• [WHAT TO DO]: Please continue the article below on the 2022 Muskoka District municipal elections, picking up right after its last sentence.

• [SUPPLIED PASSAGE]:
= 2022 Muskoka District municipal elections =

Elections were held in the Muskoka District Municipality of Ontario on October 24, 2022 in conjunction with municipal elections across the province.

==Muskoka District Council==
The Muskoka District Council, is made up of a 23 member council which includes the mayors of its six municipalities, three councillors each from Bracebridge, Gravenhurst, Huntsville and Muskoka Lakes, two each from Lake of Bays and Georgian Bay, plus a District Chair which is elected by council following the election.

| Position | Elected |
Chair
Bracebridge
| Mayor | Rick Maloney |
| District Councillor | Don Smith |
| District Councillor | Brenda Rhodes |
| District Councillor | Tatiana Sutherland |
Georgian Bay
| Mayor | Peter Koetsier (acclaimed) |
| District Councillor, Wards 1 & 3 | Brian Bochek (acclaimed) |
| District Councillor, Wards 2 & 4 | Peter Cooper (acclaimed) |
Gravenhurst
| Mayor | Heidi Lorenz |
| District Councillor | Sandy Cairns |
| District Councillor | Erin Strength |
| District Councillor | Peter M. Johnston |
Huntsville
| Mayor | Nancy Alcock |
| District Councillor | Scott Morrison |
| District Councillor | Dan Armour |
| District Councillor | Bob Stone |
Lake of Bays
| Mayor | Terry Glover |
| District Councillor, Franklin & Sinclair Wards | Mike Peppard |
| District Councillor, Ridout & McLean Wards | Robert Lacroix (acclaimed) |
Muskoka Lakes
| Mayor | Peter Kelley |
| District Councillor, Ward 1 | Ruth Nishikawa (acclaimed) |
| District Councillor, Ward 2 | Allen Edwards (acclaimed) |
| District Councillor, Ward 3 | Guy Burry (acclaimed) |

==Bracebridge==
The following were the results for mayor and district council in Bracebridge.

• [EXTRACTED ENTRIES]:
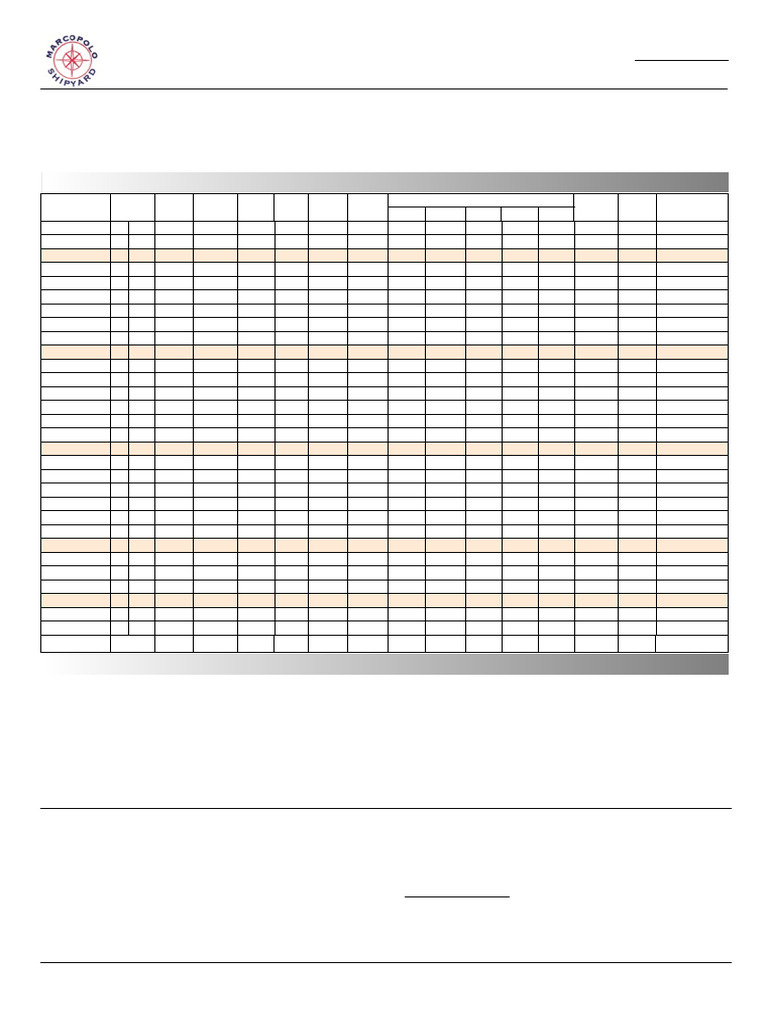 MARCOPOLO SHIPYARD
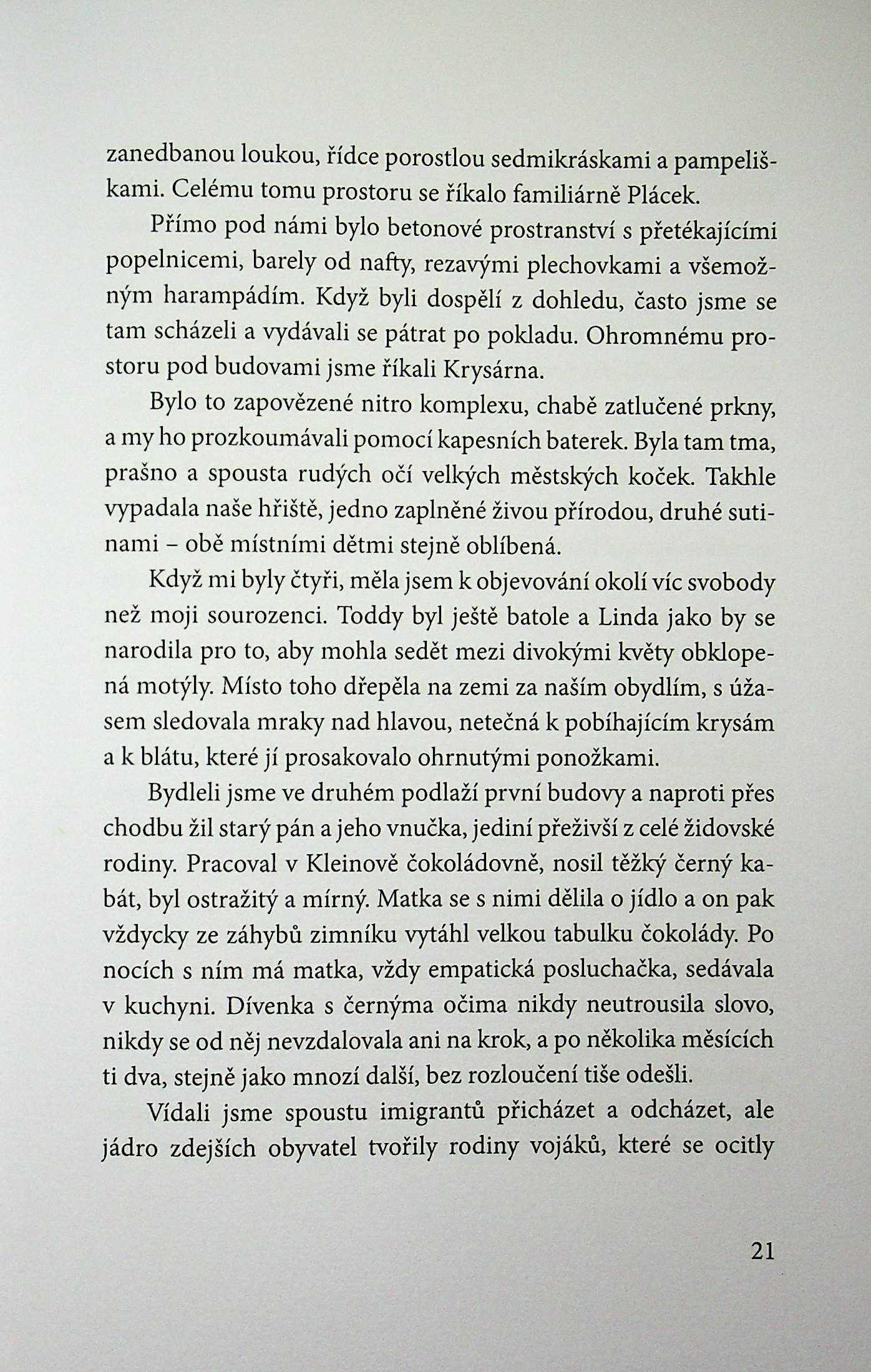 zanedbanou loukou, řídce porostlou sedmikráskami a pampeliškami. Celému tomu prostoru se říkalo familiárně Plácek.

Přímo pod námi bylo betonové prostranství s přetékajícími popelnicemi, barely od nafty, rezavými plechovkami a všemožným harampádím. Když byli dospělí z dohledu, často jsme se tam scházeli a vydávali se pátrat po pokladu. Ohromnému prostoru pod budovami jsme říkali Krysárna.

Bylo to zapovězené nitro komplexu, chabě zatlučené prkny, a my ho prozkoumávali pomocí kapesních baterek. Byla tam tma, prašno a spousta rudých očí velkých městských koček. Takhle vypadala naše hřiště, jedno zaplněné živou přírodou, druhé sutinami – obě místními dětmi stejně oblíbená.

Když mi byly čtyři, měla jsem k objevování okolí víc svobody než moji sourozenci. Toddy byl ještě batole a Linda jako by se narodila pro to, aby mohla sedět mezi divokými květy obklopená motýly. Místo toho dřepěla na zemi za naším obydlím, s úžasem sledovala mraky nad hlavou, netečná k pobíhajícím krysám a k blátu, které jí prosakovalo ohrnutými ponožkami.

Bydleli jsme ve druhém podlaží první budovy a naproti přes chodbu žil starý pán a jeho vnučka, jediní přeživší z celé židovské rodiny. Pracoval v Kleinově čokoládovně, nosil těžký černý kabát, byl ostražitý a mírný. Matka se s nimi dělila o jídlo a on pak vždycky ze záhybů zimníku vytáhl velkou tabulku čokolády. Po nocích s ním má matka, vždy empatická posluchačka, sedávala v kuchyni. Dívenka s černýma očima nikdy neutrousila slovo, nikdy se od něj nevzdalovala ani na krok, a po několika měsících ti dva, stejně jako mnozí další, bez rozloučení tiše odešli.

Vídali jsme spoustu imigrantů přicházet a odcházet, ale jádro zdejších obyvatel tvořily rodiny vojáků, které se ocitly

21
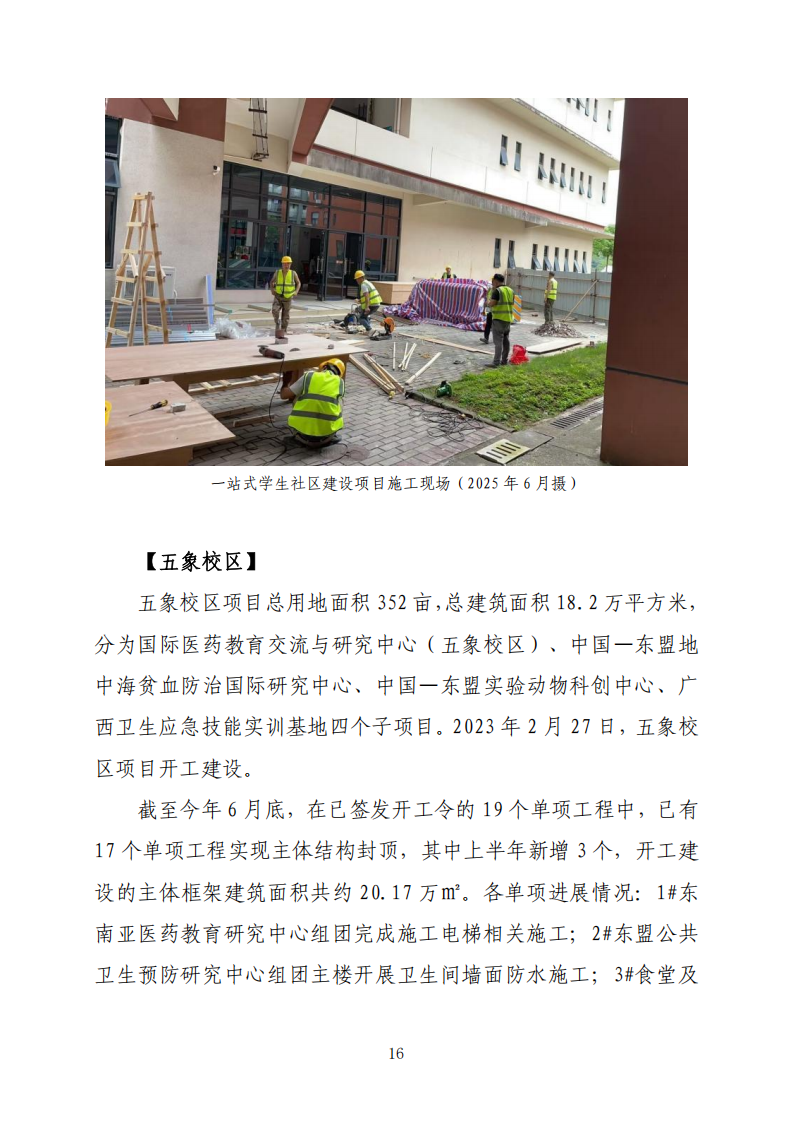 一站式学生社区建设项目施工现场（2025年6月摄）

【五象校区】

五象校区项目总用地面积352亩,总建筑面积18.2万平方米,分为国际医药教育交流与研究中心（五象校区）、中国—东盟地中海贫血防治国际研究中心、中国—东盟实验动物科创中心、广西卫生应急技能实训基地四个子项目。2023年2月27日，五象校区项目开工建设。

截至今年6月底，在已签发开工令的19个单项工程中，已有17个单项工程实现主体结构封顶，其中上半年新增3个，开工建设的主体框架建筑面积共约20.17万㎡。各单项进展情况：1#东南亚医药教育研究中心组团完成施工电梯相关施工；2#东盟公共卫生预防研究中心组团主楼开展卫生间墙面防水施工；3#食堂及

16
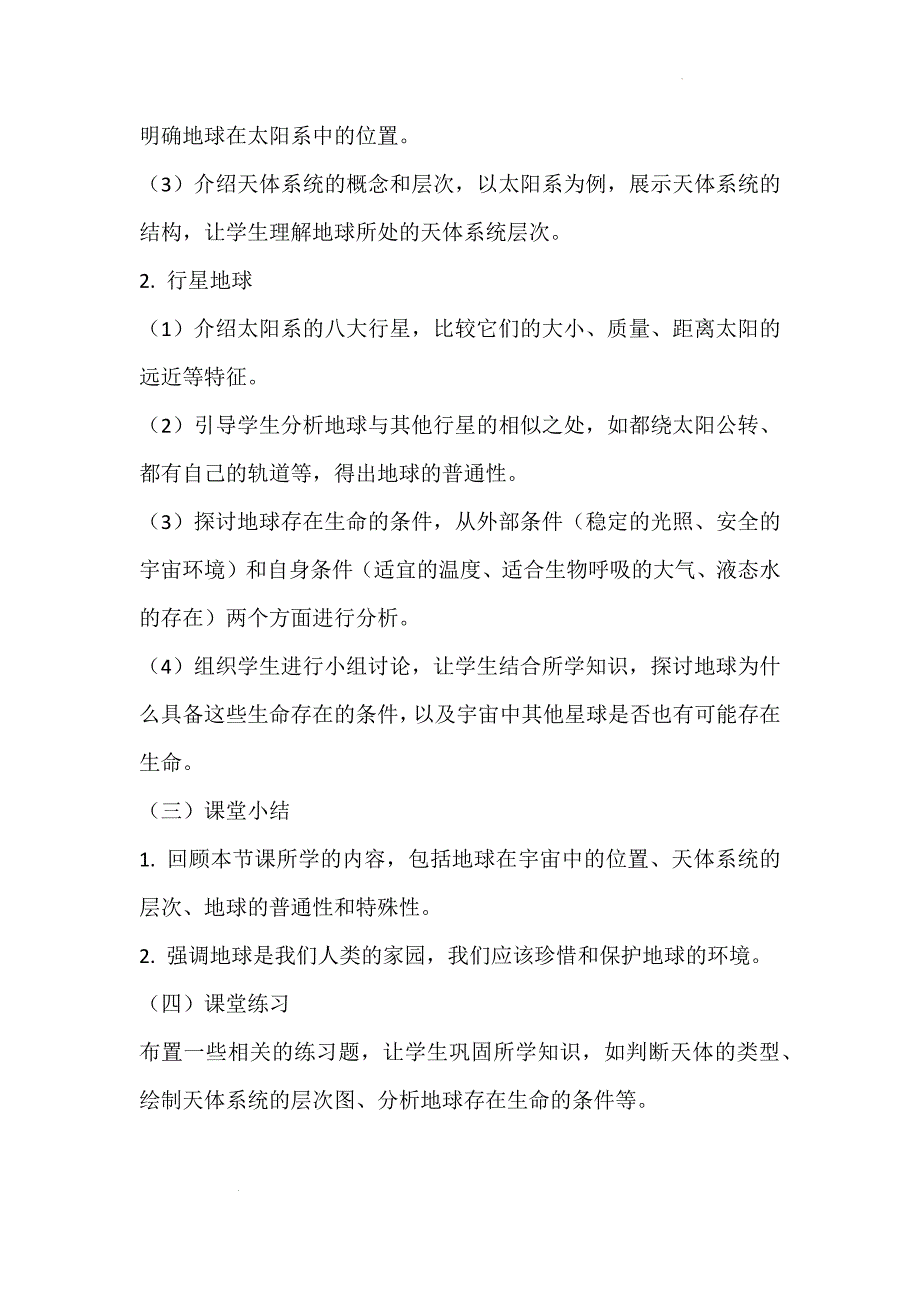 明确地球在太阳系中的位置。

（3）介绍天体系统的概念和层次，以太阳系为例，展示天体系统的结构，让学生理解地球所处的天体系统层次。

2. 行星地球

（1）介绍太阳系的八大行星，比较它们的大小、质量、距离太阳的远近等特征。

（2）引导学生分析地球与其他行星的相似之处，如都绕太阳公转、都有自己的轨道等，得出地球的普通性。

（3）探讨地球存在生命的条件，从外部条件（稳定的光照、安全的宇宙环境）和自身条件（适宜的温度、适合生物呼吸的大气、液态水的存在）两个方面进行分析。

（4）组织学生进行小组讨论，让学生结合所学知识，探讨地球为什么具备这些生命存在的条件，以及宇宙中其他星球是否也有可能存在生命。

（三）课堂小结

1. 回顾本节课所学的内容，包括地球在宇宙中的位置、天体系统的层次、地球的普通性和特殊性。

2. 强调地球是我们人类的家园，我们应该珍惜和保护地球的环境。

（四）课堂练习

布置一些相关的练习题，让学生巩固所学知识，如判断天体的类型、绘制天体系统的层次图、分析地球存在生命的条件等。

• [ANSWER BOX]:
===Mayor===

| Candidate | Vote | % |
|---|---|---|
| Rick Maloney (X) | 3,140 | 52.76 |
| Mike Opara | 1,596 | 26.82 |
| Paul Campbell | 1,215 | 20.42 |

===District Councillors===
Three to be elected.

| Candidate | Vote | % |
|---|---|---|
| Don Smith (X) | 3,279 | 21.48 |
| Brenda Rhodes | 3,452 | 22.62 |
| Tatiana Sutherland | 3,161 | 20.71 |
| Mark Quemby (X) | 2,922 | 19.14 |
| Steven Clement (X) | 2,449 | 16.05 |

==Georgian Bay==
The following were the results for mayor and district council in Georgian Bay.

===Mayor===

| Candidate | Vote | % |
|---|---|---|
| Peter Koetsier (X) | Acclaimed |  |

===District Councillors===

| Candidate | Vote | % |
Wards 1 & 3
| Brian Bochek | Acclaimed |  |
Wards 2 & 4
| Peter Cooper (X) | Acclaimed |  |

==Gravenhurst==
The following were the results for mayor and district council in Gravenhurst.

===Mayor===
Incumbent mayor Paul Kelly did not run for re-election. Deputy mayor Heidi Lorenz ran against town councillor Terry Pilger, and Marc Mantha.

| Candidate | Vote | % |
|---|---|---|
| Heidi Lorenz | 2,155 | 43.97 |
| Terry Pilger | 1,937 | 39.52 |
| Marc Mantha | 809 | 16.51 |

===District Councillors===
Three to be elected.

| Candidate | Vote | % |
|---|---|---|
| Sandy Cairns (X) | 3,186 | 26.50 |
| Erin Strength | 2,005 | 16.67 |
| Peter M. Johnston | 1,833 | 15.24 |
| Jaden Hollingshead | 1,691 | 14.06 |
| John Gordon (X) | 1,686 | 14.02 |
| Gordie Merton | 838 | 6.97 |
| Allan J. Kent | 596 | 4.96 |
| Bryant Halsall | 189 | 1.57 |

==Huntsville==
The following were the results for mayor and district council in Huntsville.

===Mayor===
Mayor Karin Terziano did not run for re-election. Running to replace her were Deputy Mayor Nancy Alcock, district councillor Tim Withey and former fire chief Stephen Hernen. Terziano was acclaimed to the position in 2019 when previous mayor Scott Atchison was elected to Parliament.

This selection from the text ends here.